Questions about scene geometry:
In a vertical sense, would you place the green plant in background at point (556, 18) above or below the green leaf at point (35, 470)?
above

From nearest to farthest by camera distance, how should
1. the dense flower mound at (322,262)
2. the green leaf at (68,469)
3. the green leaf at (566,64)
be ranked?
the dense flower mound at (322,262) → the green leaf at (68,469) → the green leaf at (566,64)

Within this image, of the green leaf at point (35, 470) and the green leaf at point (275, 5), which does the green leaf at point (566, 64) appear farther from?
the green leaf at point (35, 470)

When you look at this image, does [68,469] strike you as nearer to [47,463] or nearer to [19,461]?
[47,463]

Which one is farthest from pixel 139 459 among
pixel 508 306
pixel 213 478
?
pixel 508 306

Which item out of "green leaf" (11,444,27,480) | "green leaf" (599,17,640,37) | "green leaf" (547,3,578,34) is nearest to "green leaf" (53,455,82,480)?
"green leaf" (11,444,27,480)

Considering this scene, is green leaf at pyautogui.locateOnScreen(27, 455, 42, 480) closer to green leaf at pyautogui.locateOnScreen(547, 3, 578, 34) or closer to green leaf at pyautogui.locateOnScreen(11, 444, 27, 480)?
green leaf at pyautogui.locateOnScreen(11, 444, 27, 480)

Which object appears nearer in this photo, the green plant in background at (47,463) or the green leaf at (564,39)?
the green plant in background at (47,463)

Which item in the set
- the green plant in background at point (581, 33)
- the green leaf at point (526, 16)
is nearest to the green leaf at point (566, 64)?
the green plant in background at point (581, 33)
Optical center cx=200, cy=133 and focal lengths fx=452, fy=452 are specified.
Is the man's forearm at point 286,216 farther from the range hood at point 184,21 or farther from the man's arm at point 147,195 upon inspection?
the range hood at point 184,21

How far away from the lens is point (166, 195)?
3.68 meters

* [Task description] Reproduce the material above without altering a single character.

* [Task result]
In a vertical sense, would you place the green plant in background at point (556, 18) above or below the green leaf at point (35, 470)?
above

From nearest to farthest by camera distance, how should
1. the dense flower mound at (322,262)
2. the green leaf at (68,469)
3. the green leaf at (566,64)
be ranked?
the dense flower mound at (322,262) → the green leaf at (68,469) → the green leaf at (566,64)

Within this image, of the green leaf at point (35, 470) and the green leaf at point (275, 5), which does the green leaf at point (566, 64) appear farther from?
the green leaf at point (35, 470)

When you look at this image, does [68,469] strike you as nearer to [47,463] or nearer to [19,461]?
[47,463]

Which one is farthest from pixel 139 459 among
pixel 508 306
pixel 213 478
?
pixel 508 306

Which item out of "green leaf" (11,444,27,480) | "green leaf" (599,17,640,37) | "green leaf" (547,3,578,34) is nearest to "green leaf" (53,455,82,480)?
"green leaf" (11,444,27,480)

Considering this scene, is green leaf at pyautogui.locateOnScreen(27, 455, 42, 480) closer to green leaf at pyautogui.locateOnScreen(547, 3, 578, 34) or closer to green leaf at pyautogui.locateOnScreen(11, 444, 27, 480)?
green leaf at pyautogui.locateOnScreen(11, 444, 27, 480)

Which object appears nearer in this photo, the green plant in background at (47,463) or the green leaf at (564,39)?
the green plant in background at (47,463)

Which item in the set
- the green plant in background at point (581, 33)
- the green leaf at point (526, 16)
is nearest to the green leaf at point (566, 64)?
the green plant in background at point (581, 33)
Optical center cx=200, cy=133 and focal lengths fx=452, fy=452 are specified.
Is the man's forearm at point 286,216 farther from the range hood at point 184,21 or farther from the man's arm at point 147,195 upon inspection?
the range hood at point 184,21

How far away from the lens is point (166, 195)?
3.68 meters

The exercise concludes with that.